**ÉNONCÉ 1**
Pour chacune des affirmations suivantes, indiquez par oui ou par non si l'extrait sur les chauffeurs de taxi cairotes la confirme, en citant mot pour mot le passage décisif. (a) L'association a déjà réuni 300 membres. (b) La page Osta a attiré 32 000 fans en quelques mois. (c) L'État a contraint les chauffeurs à acheter de nouvelles voitures en 2009.
**ÉNONCÉ 2**
Rédigez la suite de l'extrait sur les chauffeurs de taxi cairotes, à partir de l'endroit où il s'arrête.

**EXTRAIT DU DOCUMENT**

La colère se déchaîne dans les rangs des chauffeurs de taxi. Dans la rue Téreat Al-Gabal à Ghamra au Caire, ils ont loué un petit appartement pour fonder la nouvelle Association des propriétaires et des chauffeurs de taxi. La petite ruelle est revêtue de blanc (couleur des taxis cairotes). Une vingtaine de taxis blancs y sont garés. Les chauffeurs, eux, se sont donné rendez-vous à l’association. Objectif : faire face à la «
violente crise » qui menace le taxi blanc. Le spectre d’
Uber et de
Careem plane sur les lieux. Ces compagnies développent et exploitent des applications via le téléphone portable qui permettent d’offrir un service de voiture avec chauffeur aux citoyens. Ces véhicules, qui sillonnent aujourd’hui les rues aux côtés des taxis blancs, ont provoqué un véritable malaise parmi les chauffeurs de taxi. Le siège de l’association ressemble à une ruche d’abeilles. Un groupe de chauffeurs discute des procédures à suivre pour officialiser l’association. Un autre groupe suit les nouvelles de cette bataille, publiées par les médias. Installé devant son ordinateur, Hicham, chauffeur de taxi, joue le rôle du webmaster pour gérer le site web fondé par l’association. Il lance des appels aux chauffeurs de taxi dans les quatre coins de l’Egypte pour rejoindre les rangs de celle-là. C’est une course contre la montre car d’autres compagnies comme
Uber et
Careem s’apprêtent à investir le marché égyptien. Il suffit de savoir que la page
Osta (chauffeur), créée récemment sur
Facebook pour présenter un service de voiture avec chauffeur, a attiré en quelques jours 32 000 fans. «
Nous sommes déjà accablés par les dettes bancaires après que l’Etat nous eut obligés en 2009 à acheter de nouvelles voitures pour développer le service de taxi. Et voilà qu’aujourd’hui, ces nouveaux taxis viennent partager notre gagne-pain. Ils vont rendre les conditions de travail encore plus difficiles. Le nombre de véhicules qui circulent dans les rues du Caire est trois fois supérieur à la capacité du réseau routier. Les embouteillages sont insupportables. La vitesse moyenne des véhicules pendant les heures de pointe va bientôt atteindre zéro », s’indigne Mohamad Abdel-Hamid, 37 ans, chauffeur de taxi. «
Aujourd’hui, nous sommes comme des ouvriers qui ont été licenciés après la fermeture de leur usine. Qu’est-ce que nous devons attendre pour réagir alors que nous risquons de ne plus pouvoir nourrir nos familles ? Nous avons décidé de nous rassembler au sein de cette association pour affronter cette crise, surtout que le syndicat du Transport routier dont nous sommes tous membres depuis plus de vingt ans n’a rien fait », assure Abdel-Hamid, secrétaire général de l’association, qui a jusqu’à présent réussi à rallier 300 membres.
60 pays et 2,2 milliards d’investissements

Au siège de leur association, les chauffeurs se rencontrent tous les jours pour faire face à la crise.
(Photo:Nader Ossama)

**DONNÉES FOURNIES**

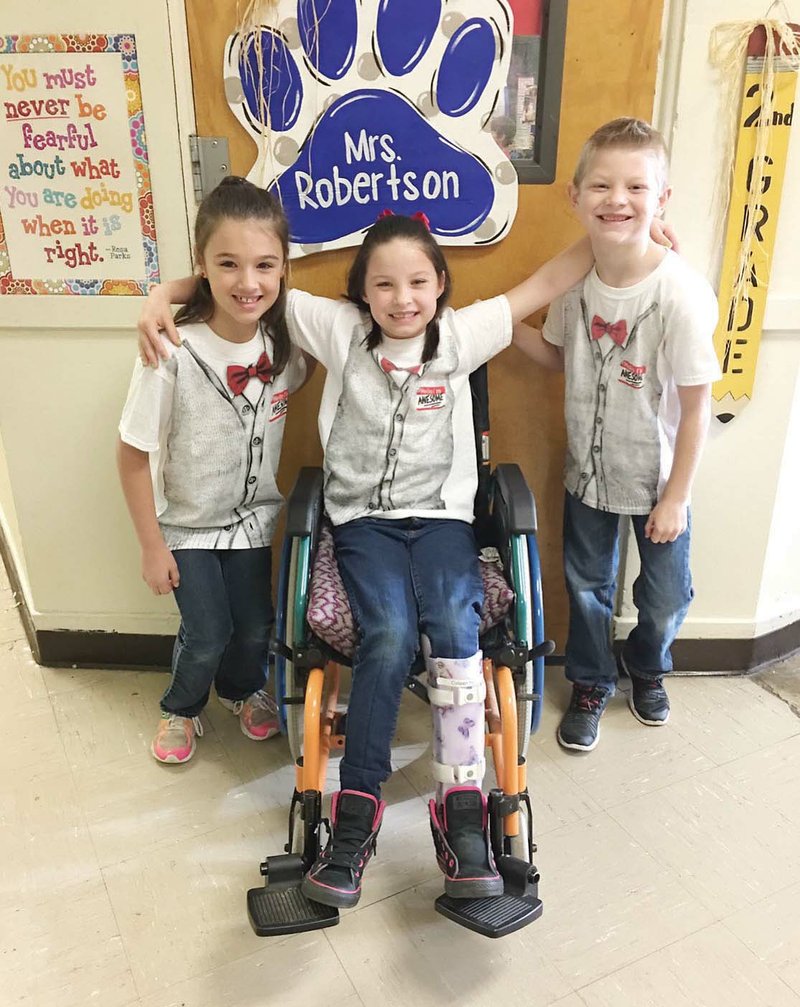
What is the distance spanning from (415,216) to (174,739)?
1.21m

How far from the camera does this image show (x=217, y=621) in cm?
173

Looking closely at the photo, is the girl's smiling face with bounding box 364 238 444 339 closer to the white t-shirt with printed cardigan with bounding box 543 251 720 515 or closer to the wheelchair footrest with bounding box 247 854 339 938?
the white t-shirt with printed cardigan with bounding box 543 251 720 515

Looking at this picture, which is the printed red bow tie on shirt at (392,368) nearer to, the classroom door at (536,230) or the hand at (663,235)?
the classroom door at (536,230)

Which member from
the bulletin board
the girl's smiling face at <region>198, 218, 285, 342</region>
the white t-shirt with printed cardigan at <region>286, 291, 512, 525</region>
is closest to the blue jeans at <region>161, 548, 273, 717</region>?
the white t-shirt with printed cardigan at <region>286, 291, 512, 525</region>

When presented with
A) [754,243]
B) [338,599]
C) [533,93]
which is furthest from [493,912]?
[533,93]

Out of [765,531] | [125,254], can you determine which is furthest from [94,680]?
[765,531]

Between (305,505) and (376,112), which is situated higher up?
(376,112)

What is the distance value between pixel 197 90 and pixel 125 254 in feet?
1.16

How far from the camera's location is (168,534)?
169 cm

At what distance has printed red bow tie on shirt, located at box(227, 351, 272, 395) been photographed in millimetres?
1599

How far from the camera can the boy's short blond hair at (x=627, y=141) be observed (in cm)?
148

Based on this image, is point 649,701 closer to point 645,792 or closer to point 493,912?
point 645,792

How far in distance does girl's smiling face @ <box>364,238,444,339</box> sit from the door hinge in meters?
0.41

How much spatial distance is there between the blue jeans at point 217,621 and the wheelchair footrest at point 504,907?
0.70 meters
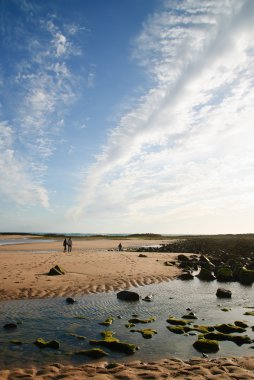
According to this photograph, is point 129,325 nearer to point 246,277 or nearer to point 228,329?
point 228,329

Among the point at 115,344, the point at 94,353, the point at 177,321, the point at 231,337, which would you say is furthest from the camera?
the point at 177,321

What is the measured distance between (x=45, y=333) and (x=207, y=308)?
803 cm

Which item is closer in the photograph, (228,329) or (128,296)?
(228,329)

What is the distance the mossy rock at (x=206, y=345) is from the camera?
952cm

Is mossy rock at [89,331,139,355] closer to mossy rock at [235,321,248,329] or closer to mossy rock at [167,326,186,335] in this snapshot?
mossy rock at [167,326,186,335]

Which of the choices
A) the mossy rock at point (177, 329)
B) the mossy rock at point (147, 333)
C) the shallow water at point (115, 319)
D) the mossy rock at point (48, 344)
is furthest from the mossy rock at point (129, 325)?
the mossy rock at point (48, 344)

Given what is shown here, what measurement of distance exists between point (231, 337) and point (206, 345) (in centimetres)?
145

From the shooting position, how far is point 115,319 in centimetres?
1270

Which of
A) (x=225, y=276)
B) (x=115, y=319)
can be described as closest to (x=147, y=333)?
(x=115, y=319)

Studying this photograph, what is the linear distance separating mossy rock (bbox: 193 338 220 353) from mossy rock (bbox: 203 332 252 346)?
2.77 feet

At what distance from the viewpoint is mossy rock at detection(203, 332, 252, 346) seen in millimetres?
10242

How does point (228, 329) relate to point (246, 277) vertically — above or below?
below

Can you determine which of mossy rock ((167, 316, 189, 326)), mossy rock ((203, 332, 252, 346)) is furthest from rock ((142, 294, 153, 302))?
mossy rock ((203, 332, 252, 346))

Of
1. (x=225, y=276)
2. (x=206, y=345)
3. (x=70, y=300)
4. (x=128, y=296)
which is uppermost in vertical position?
(x=225, y=276)
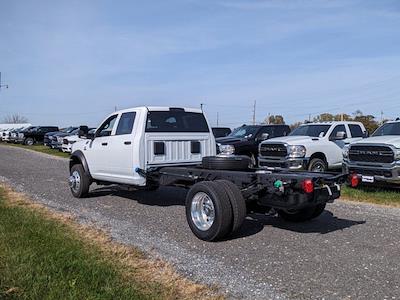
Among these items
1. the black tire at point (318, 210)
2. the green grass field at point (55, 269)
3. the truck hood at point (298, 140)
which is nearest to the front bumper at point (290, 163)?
the truck hood at point (298, 140)

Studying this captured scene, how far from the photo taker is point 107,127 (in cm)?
1023

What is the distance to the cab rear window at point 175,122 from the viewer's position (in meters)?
9.08

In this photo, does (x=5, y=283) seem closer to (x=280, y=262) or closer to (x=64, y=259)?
Answer: (x=64, y=259)

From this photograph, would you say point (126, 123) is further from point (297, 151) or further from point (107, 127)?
point (297, 151)

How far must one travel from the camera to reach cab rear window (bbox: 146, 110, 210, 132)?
29.8 feet

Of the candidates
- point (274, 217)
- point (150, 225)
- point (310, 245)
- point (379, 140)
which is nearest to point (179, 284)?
point (310, 245)

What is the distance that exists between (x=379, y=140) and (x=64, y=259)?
855 centimetres

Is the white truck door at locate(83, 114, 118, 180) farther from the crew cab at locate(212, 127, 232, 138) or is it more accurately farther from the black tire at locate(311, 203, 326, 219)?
the crew cab at locate(212, 127, 232, 138)

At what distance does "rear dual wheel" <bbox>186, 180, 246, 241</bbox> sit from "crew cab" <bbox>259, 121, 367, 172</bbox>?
660cm

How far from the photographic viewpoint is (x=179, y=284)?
4902 millimetres

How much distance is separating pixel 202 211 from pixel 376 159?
5954 millimetres

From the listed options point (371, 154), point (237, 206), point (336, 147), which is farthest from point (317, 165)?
point (237, 206)

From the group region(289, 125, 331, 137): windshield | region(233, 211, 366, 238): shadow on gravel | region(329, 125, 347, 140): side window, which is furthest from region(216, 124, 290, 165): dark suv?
region(233, 211, 366, 238): shadow on gravel

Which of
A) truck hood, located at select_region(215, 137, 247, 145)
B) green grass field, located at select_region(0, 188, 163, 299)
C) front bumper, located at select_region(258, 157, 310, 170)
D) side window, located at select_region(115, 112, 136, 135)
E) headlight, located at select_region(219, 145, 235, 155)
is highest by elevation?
side window, located at select_region(115, 112, 136, 135)
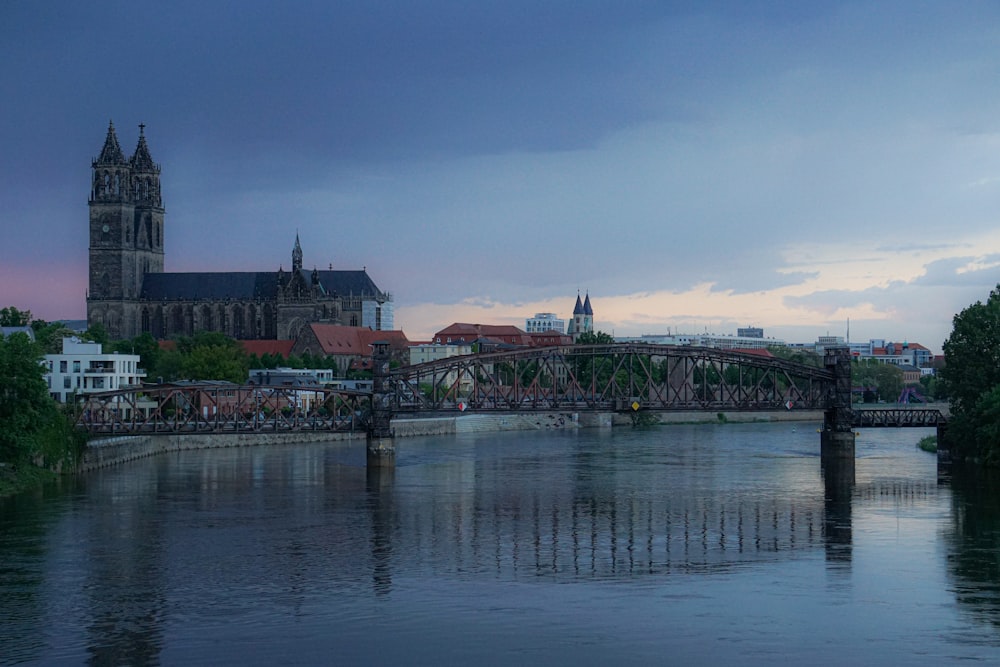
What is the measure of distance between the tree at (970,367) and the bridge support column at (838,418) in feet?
25.5

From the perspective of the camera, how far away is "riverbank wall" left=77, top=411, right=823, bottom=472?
90631mm

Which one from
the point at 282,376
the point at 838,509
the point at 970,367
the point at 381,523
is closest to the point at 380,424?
the point at 381,523

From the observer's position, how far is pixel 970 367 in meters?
88.3

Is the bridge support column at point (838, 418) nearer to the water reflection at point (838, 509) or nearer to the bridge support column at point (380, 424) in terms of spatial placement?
the water reflection at point (838, 509)

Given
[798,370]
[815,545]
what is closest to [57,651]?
[815,545]

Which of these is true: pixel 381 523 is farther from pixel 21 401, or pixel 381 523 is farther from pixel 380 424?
pixel 380 424

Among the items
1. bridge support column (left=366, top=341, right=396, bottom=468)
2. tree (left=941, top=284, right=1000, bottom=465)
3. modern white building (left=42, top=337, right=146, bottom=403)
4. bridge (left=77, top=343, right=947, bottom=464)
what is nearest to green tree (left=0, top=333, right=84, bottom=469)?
bridge (left=77, top=343, right=947, bottom=464)

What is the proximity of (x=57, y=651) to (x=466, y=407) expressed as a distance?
69.0m

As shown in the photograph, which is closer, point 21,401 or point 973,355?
point 21,401

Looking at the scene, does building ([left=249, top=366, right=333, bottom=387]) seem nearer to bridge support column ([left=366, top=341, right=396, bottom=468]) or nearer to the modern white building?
the modern white building

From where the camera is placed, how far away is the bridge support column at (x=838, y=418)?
9444 cm

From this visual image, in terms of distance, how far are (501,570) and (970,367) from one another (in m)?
52.7

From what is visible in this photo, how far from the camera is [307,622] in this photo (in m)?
38.5

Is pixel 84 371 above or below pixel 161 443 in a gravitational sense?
above
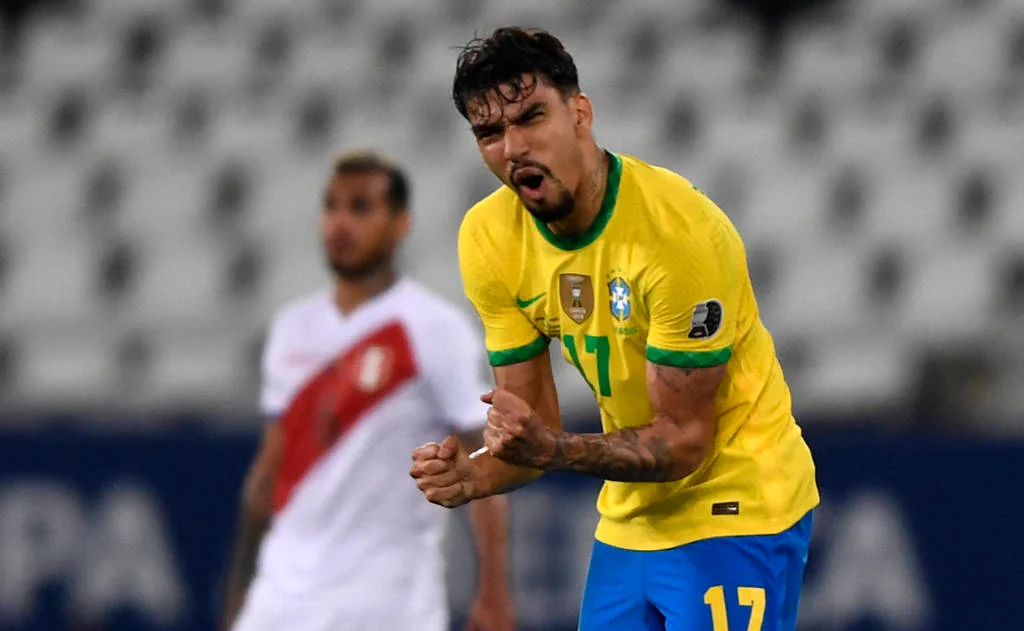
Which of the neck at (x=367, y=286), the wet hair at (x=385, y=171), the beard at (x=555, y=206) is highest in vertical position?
the wet hair at (x=385, y=171)

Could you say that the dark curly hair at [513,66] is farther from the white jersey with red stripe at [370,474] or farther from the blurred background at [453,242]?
the blurred background at [453,242]

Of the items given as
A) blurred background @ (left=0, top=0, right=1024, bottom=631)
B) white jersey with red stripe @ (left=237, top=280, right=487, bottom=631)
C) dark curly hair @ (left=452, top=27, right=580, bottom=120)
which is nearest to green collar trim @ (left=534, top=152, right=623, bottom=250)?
dark curly hair @ (left=452, top=27, right=580, bottom=120)

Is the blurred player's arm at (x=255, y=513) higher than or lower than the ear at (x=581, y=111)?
lower

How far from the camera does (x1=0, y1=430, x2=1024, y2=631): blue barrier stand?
22.7ft

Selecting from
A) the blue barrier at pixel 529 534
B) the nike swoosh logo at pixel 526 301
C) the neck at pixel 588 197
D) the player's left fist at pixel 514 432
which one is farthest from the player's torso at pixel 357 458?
the blue barrier at pixel 529 534

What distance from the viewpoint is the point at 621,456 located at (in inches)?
130

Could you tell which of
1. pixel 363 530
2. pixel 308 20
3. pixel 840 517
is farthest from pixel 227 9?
pixel 363 530

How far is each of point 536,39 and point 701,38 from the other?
21.2ft

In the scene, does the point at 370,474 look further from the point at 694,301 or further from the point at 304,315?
the point at 694,301

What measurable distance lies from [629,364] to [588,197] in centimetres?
39

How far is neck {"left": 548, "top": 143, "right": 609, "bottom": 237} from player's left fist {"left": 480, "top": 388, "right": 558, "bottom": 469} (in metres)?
0.48

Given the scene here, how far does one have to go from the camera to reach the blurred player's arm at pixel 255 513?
5320mm

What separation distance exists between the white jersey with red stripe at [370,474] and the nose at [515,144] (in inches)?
71.3

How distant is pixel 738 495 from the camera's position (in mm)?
3592
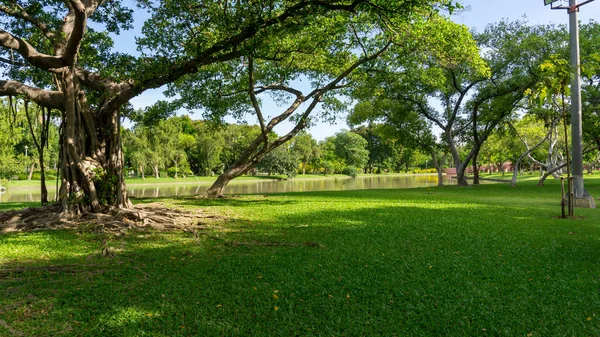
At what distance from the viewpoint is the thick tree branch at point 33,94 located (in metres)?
7.64

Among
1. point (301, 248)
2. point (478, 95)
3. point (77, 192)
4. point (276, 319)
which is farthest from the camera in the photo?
point (478, 95)

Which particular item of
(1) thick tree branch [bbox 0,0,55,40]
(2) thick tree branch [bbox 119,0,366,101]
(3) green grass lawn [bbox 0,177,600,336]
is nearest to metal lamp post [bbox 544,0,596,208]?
(3) green grass lawn [bbox 0,177,600,336]

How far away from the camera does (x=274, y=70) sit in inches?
562

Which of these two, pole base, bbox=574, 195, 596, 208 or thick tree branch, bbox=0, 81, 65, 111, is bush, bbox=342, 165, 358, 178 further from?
thick tree branch, bbox=0, 81, 65, 111

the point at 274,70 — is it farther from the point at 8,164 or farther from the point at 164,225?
the point at 8,164

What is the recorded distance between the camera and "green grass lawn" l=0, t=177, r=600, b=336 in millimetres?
2826

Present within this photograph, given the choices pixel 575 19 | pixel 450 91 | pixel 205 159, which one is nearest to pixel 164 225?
pixel 575 19

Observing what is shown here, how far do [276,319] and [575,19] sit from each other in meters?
11.9

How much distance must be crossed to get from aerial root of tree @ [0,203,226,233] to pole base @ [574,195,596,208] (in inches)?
405

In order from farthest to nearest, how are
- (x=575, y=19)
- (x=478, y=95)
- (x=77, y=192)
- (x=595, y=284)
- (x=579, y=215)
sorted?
(x=478, y=95)
(x=575, y=19)
(x=579, y=215)
(x=77, y=192)
(x=595, y=284)

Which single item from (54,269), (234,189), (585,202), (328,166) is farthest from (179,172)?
(54,269)

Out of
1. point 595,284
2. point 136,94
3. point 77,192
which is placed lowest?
point 595,284

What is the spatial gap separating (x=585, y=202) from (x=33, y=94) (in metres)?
14.7

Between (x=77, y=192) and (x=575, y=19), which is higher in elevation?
(x=575, y=19)
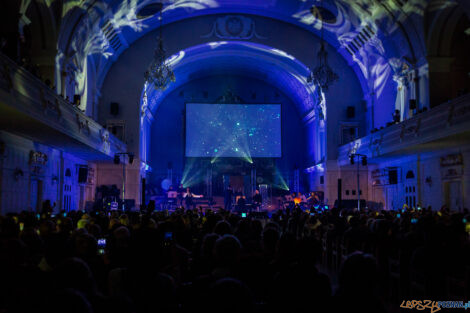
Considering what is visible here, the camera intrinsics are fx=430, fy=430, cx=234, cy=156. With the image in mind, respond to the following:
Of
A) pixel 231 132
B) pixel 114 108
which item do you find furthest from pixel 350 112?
pixel 114 108

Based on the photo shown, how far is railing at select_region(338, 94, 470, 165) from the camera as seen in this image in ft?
53.5

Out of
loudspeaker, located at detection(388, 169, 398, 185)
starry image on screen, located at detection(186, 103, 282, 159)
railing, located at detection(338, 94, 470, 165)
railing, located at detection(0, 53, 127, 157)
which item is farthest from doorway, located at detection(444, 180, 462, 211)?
railing, located at detection(0, 53, 127, 157)

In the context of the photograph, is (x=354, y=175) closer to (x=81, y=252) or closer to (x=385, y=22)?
(x=385, y=22)

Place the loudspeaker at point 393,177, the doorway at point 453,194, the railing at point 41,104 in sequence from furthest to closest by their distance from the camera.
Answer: the loudspeaker at point 393,177 → the doorway at point 453,194 → the railing at point 41,104

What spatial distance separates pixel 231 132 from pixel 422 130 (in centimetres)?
2009

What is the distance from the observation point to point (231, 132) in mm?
37375

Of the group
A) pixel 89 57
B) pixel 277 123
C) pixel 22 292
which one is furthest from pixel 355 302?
pixel 277 123

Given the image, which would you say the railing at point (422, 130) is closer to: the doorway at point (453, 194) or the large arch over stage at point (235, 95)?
the doorway at point (453, 194)

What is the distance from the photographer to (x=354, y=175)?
104ft

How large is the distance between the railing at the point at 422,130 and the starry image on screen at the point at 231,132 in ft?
36.5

**PRODUCTION ATTENDUE 1**
(a) Oui : « qui a jusqu’à présent réussi à rallier 300 membres ».
(b) Non : « a attiré en quelques jours 32 000 fans ».
(c) Oui : « après que l’Etat nous eut obligés en 2009 à acheter de nouvelles voitures ».

**PRODUCTION ATTENDUE 2**
Selon les derniers chiffres de l’Organisme central de la mobilisation et des statistiques, les familles égyptiennes consacrent 5,3 % de leur budget aux transports. La part du taxi est relativement maigre, car la plupart des familles optent pour les transports en commun moins coûteux (40 % des familles égyptiennes vivent avec 2 dollars par jour, chiffre du FMI). Les clients du taxi appartiennent pour la plupart à la classe moyenne, assez limitée. Aujourd’hui,
Uber, qui présente ses services dans 60 pays de par le monde, veut investir 2,2 milliards de dollars au Moyen-Orient, et l’Egypte aura la part du lion, comme le pense May Abaza, directrice de l’une de ces entreprises technologiques. D’après Abaza, le service de voiture avec chauffeur ne constitue aucune menace pour les taxis. Elle estime que Le Caire est une grande ville avec 20 millions d’habitants, et il y a donc un espace pour plusieurs nouveaux moyens de transport.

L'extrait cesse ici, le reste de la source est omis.